>> start

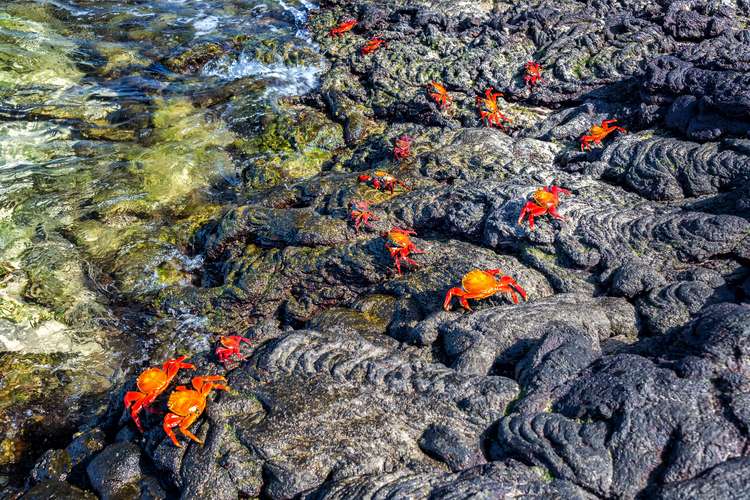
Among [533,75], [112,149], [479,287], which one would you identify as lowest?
[112,149]

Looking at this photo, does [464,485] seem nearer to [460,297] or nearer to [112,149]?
[460,297]

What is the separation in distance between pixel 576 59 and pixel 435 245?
6883mm

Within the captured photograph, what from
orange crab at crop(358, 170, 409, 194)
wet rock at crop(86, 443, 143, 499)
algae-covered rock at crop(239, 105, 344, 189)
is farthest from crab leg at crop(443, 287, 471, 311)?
algae-covered rock at crop(239, 105, 344, 189)

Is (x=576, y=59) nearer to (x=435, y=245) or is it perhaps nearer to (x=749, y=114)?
(x=749, y=114)

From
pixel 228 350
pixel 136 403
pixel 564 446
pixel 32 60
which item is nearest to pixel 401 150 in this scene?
pixel 228 350

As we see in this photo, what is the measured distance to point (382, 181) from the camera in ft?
29.1

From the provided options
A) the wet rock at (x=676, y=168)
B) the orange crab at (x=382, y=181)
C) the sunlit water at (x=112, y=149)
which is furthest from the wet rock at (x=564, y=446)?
the sunlit water at (x=112, y=149)

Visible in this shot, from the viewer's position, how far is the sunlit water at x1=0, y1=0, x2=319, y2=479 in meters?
8.66

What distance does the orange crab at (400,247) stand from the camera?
7.42 meters

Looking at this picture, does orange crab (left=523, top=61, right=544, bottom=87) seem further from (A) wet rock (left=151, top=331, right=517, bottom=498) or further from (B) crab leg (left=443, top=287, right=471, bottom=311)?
(A) wet rock (left=151, top=331, right=517, bottom=498)

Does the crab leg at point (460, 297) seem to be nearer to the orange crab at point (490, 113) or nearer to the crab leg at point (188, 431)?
the crab leg at point (188, 431)

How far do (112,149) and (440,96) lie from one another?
7792mm

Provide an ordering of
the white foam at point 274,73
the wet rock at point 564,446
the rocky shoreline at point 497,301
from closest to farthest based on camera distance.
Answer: the wet rock at point 564,446 < the rocky shoreline at point 497,301 < the white foam at point 274,73

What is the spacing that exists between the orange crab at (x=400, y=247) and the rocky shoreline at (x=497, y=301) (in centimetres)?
28
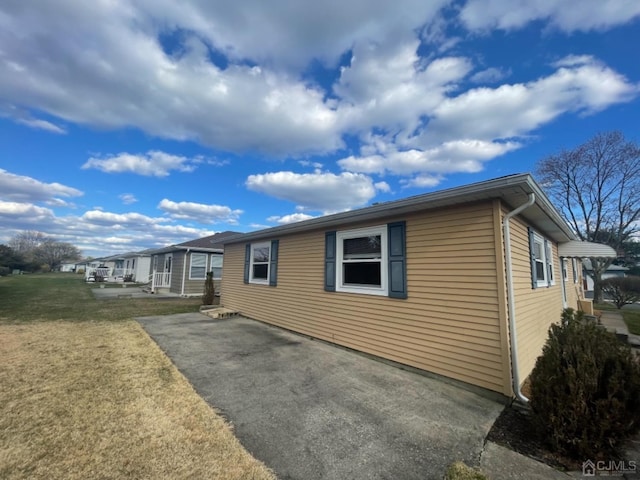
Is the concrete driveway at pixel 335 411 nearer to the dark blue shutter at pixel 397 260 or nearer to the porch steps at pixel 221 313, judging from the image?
the dark blue shutter at pixel 397 260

>> end

TASK DETAILS:
What comes back should match the records exactly, minus any pictures.

WORKED ANSWER:
Among [533,75], [112,149], [479,287], which one would you identify as lowest?
[112,149]

Looking at this photo, does [464,485] seem nearer to [460,297] or nearer to [112,149]?
[460,297]

What is the separation in distance between pixel 576 59 and pixel 435 245?
6883mm

Within the captured photograph, what from
orange crab at crop(358, 170, 409, 194)
wet rock at crop(86, 443, 143, 499)
algae-covered rock at crop(239, 105, 344, 189)
is farthest from crab leg at crop(443, 287, 471, 311)?
algae-covered rock at crop(239, 105, 344, 189)

Is (x=576, y=59) nearer to (x=435, y=245) or is it perhaps nearer to (x=749, y=114)?
(x=749, y=114)

From
pixel 228 350
pixel 136 403
pixel 564 446
pixel 32 60
which item is nearest to pixel 401 150 in this scene?
pixel 228 350

As we see in this photo, what is the measured distance to point (382, 181) from the camera in ft?
29.1

From the provided options
A) the wet rock at (x=676, y=168)
B) the orange crab at (x=382, y=181)
C) the sunlit water at (x=112, y=149)
which is furthest from the wet rock at (x=564, y=446)?
the sunlit water at (x=112, y=149)

Visible in this shot, from the viewer's position, how far is the sunlit water at x1=0, y1=0, x2=319, y2=479 in meters?
8.66

What distance does the orange crab at (400,247) stand from the camera?
7.42 meters

Looking at this picture, does orange crab (left=523, top=61, right=544, bottom=87) seem further from (A) wet rock (left=151, top=331, right=517, bottom=498) or further from (B) crab leg (left=443, top=287, right=471, bottom=311)?
(A) wet rock (left=151, top=331, right=517, bottom=498)

Does the crab leg at point (460, 297) seem to be nearer to the orange crab at point (490, 113) or nearer to the crab leg at point (188, 431)?
the crab leg at point (188, 431)

How far do (112,149) and (440,96) lie from one another?
7792mm

Provide an ordering of
the white foam at point 274,73
the wet rock at point 564,446
the rocky shoreline at point 497,301
from closest to farthest based on camera distance.
Answer: the wet rock at point 564,446 < the rocky shoreline at point 497,301 < the white foam at point 274,73

What is the spacing that exists between the orange crab at (x=400, y=247) and the rocky shoreline at (x=497, y=301) (in centimetres)?
28
Is the concrete driveway at pixel 335 411 nearer to the dark blue shutter at pixel 397 260 or nearer to the porch steps at pixel 221 313, judging from the image?
the dark blue shutter at pixel 397 260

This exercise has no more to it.